EXERCISE BRIEF –
Copy out each line below verbatim, skipping any picture.

DATA EXCERPT –
- - - - -
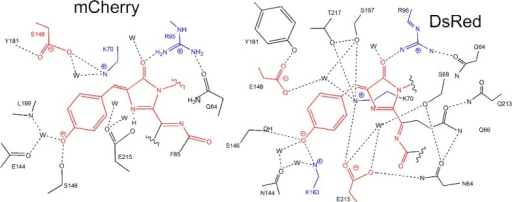 Schematic diagram ofthe mCherry (left) and DsRed (right) chromophoreenvironments.41,44 Hydrogen bonds are presentedby dashed lines, charged groups are highlighted with color (blue,positive; red, negative), and water molecules are designated as W.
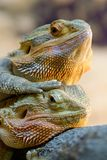 Couple of bearded dragons Stock Image
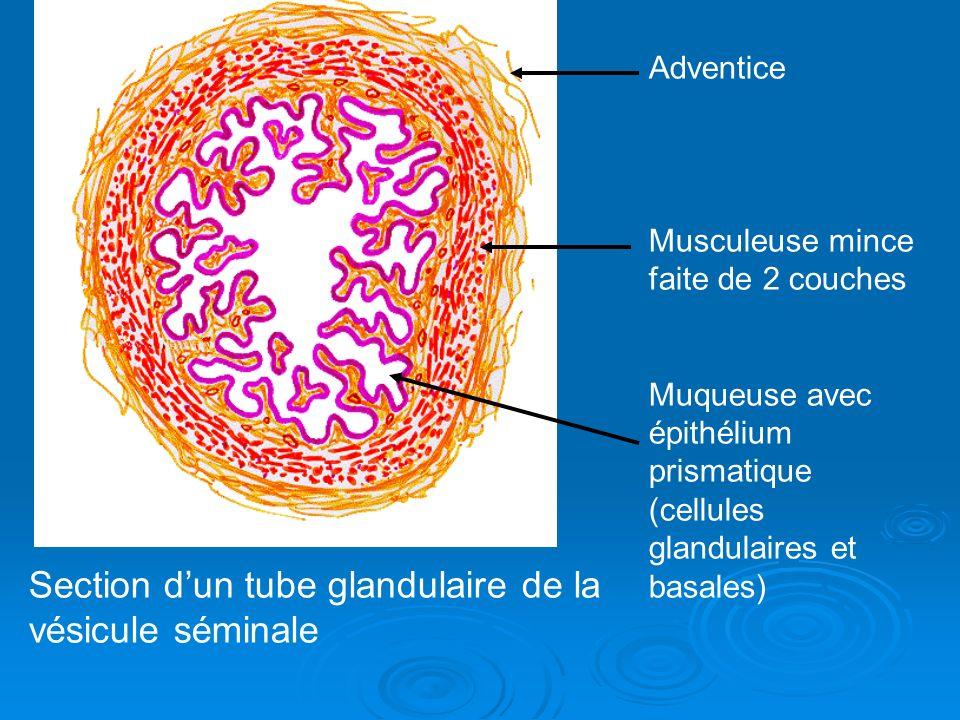 Adventice Musculeuse mince faite de 2 couches Muqueuse avec épithélium prismatique (cellules glandulaires et basales) Section dun tube glandulaire de la vésicule séminale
- - - - -
OUTPUT OF THE EXERCISE –
 Schematic diagram ofthe mCherry (left) and DsRed (right) chromophoreenvironments.41,44 Hydrogen bonds are presentedby dashed lines, charged groups are highlighted with color (blue,positive; red, negative), and water molecules are designated as W.
 Couple of bearded dragons Stock Image
 Adventice Musculeuse mince faite de 2 couches Muqueuse avec épithélium prismatique (cellules glandulaires et basales) Section dun tube glandulaire de la vésicule séminale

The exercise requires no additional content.